By Sharon Salyer Herald Writer

Seniors who have immigrated from another country often have a more difficult time than their children learning a new language and understanding services such as Medicare, the government program that provides health care for older adults.

And lack of language skills may cause these elders to shy away from events where basic health screenings, such as measuring for cholesterol or blood pressure tests are provided.

On Saturday, an event has been scheduled to help seniors with limited English skills get health screenings as well as information on healthy eating and services that are available to them such as refugee groups, Medicare and Social Security and other government programs.

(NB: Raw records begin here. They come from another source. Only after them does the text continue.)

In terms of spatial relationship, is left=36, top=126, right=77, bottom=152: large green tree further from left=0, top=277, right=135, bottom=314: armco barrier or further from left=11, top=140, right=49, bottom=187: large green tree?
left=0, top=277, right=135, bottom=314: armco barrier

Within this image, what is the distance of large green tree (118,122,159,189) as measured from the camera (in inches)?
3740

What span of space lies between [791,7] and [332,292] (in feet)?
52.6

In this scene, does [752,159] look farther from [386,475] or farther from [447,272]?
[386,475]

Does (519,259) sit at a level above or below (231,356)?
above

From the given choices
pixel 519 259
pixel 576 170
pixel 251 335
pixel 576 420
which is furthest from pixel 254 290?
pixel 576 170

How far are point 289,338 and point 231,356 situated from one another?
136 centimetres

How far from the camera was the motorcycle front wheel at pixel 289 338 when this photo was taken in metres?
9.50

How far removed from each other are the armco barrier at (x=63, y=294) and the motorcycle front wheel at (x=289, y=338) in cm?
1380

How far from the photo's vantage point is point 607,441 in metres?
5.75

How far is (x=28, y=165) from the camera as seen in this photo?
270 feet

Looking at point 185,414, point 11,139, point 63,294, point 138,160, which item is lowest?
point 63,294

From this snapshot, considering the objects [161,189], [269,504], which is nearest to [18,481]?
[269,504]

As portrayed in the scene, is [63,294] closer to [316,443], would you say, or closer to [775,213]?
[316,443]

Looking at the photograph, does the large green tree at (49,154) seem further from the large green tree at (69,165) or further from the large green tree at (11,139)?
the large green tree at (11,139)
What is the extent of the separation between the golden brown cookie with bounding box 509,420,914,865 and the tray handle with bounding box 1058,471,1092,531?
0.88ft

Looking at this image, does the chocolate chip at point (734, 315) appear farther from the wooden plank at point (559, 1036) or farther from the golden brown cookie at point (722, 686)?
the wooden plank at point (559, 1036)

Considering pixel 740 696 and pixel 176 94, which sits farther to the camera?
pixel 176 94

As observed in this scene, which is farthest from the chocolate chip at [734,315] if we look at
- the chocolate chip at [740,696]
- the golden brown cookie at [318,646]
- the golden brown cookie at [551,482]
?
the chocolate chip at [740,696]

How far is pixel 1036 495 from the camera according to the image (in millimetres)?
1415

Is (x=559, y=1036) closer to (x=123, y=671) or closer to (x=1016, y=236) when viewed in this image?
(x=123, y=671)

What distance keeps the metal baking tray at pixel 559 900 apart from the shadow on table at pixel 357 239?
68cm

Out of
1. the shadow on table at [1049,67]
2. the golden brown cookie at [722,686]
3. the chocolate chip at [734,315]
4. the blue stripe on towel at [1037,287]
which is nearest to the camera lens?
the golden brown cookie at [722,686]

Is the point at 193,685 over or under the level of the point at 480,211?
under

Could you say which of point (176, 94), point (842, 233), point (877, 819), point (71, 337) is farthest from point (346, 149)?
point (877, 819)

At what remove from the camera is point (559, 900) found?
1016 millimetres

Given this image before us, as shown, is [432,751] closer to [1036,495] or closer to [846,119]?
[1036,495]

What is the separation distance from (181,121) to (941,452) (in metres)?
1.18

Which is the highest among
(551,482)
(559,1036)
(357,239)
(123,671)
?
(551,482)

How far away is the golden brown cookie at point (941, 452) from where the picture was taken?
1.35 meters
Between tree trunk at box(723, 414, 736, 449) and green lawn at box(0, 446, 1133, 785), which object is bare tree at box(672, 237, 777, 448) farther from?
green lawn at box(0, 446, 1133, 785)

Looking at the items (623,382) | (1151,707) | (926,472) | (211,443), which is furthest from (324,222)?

Called the Ethnic Elder Resource Fair, the event will have interpreters in Spanish, Cantonese, Tagalog, Mandarin, Korean, Russian, Bhutanese and Vietnamese.

Many older adults came to this country after their children moved here and established themselves, said LuAnne Kay, spokeswoman for the Community Health Center of Snohomish County, one of the sponsors of the event.

“They may have come over at age 60 or 65. They don’t drive. They’re fairly dependent on their kids and may not know what all is available to them.”

That’s part of the reason why the event, now in its sixth year, was organized.

Twelve free health screenings will be offered this year, including tests of lung function, diabetes, anemia, blood pressure, bone density and cholesterol, Kay said.

More health screenings are being offered at this year’s event through a partnership with Everett Community College’s nursing program, she said.

Hearing and vision tests also will be available as well as screenings for depression.

When the health screenings are completed, each person’s scores will be assessed to see if they are risk for a health problem.

Senior Services of Snohomish County will follow up with phone calls to those at risk of a health problem to see if they received follow-up medical care, she said.

And if they don’t have a regular doctor, they will be told where they can go to get ongoing medical care, Kay said.